Il tempo della poesia, la pazienza del poeta: il mio incontro con Giuseppe Limone

di Giuseppe Limone

di Giuseppe Bagno

Ho conosciuto Giuseppe Limone come poeta prima che come filosofo e pensatore. Avevo 14 anni e mi trovai tra le mani un suo libro di poesie con una sua dedica molto speciale: «A Giuseppe che spero di reincontrare».

Sembrava un monito di speranza, un’attestazione di fiducia nei miei confronti.

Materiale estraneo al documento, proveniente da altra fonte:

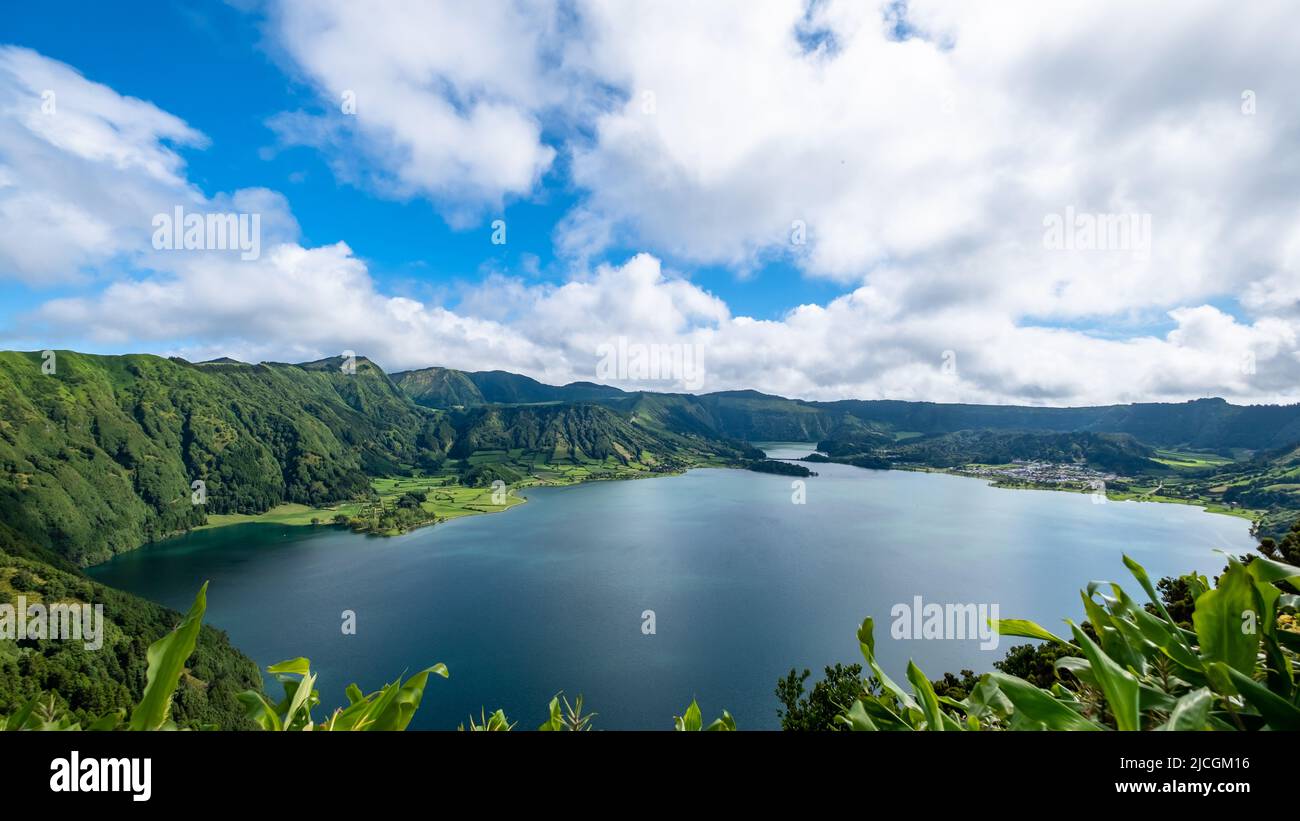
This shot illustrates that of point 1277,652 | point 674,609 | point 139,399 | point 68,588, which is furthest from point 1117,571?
point 139,399

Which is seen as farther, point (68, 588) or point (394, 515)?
point (394, 515)

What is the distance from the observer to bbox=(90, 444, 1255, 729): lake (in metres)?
40.4

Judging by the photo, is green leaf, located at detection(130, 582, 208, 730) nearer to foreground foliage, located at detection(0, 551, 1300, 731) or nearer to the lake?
foreground foliage, located at detection(0, 551, 1300, 731)

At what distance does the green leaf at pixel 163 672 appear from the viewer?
1124mm

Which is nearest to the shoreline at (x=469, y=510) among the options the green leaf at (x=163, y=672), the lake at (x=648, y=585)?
the lake at (x=648, y=585)

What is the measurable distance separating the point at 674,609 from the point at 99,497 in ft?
375

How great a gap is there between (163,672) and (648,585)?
61162mm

Mi ricordo che a quei tempi avevo da poco iniziato a scrivere poesie: piccole liriche, che spesso lasciavo qua e là impresse su fogli di carta volanti, che spesso e volentieri perdevo. Quella dedica, però, fu per me il seme di una stima e di un’amicizia che col tempo, crescendo, avrebbe potuto germogliare, un confronto tra il maestro e un allievo, dove però il maestro in modo garbato si metteva a disposizione del suo allievo.

Sono passati quasi dodici anni e ancora adesso conservo gelosamente la mia preziosa copia autografata di quella raccolta.

Quelle pagine costituiscono per me non solo un ricordo, ma una fonte di ispirazione continua a cui poter attingere, perché come lui stesso mi disse, in un altro dei nostri tanti momenti di contatto che si sono succeduti in questi anni, «un testo irradia una testimonianza di chi si è sepolto in quella scrittura».

Giuseppe Limone si era sepolto in se stesso per poter un giorno far brillare le sue liriche che per anni avevano vissuto nel buio.

Ed è stato così che, in occasione della lunga kermesse di omaggio alla sua figura di uomo, di filosofo, oltre che di poeta, scelsi di leggere una sua poesia d’amore, Non so, che racconta del tentativo timido di un uomo di confessare il suo amore a una donna lontana e irraggiungibile. Quella poesia per me rappresenta il culmine della cultura e della vita di una persona che si dà all’oggetto desiderato in tutto e per tutto, in maniera incondizionata.

E io, un po’ come lui, mi ero sepolto nelle sue poesie per attingere da esse conforto e ispirazione.

Il tutto fatto sempre con pazienza e con spirito compassato, perché come dice sempre il buon Professore: «alle volte per scrivere anche un solo verso buono ci vogliono vent’anni, ci vuole pazienza», quella stessa pazienza che purtroppo molti giovani oggi non hanno o credono di non avere.

Ci vuole tempo per ogni cosa…, soprattutto per la bellezza.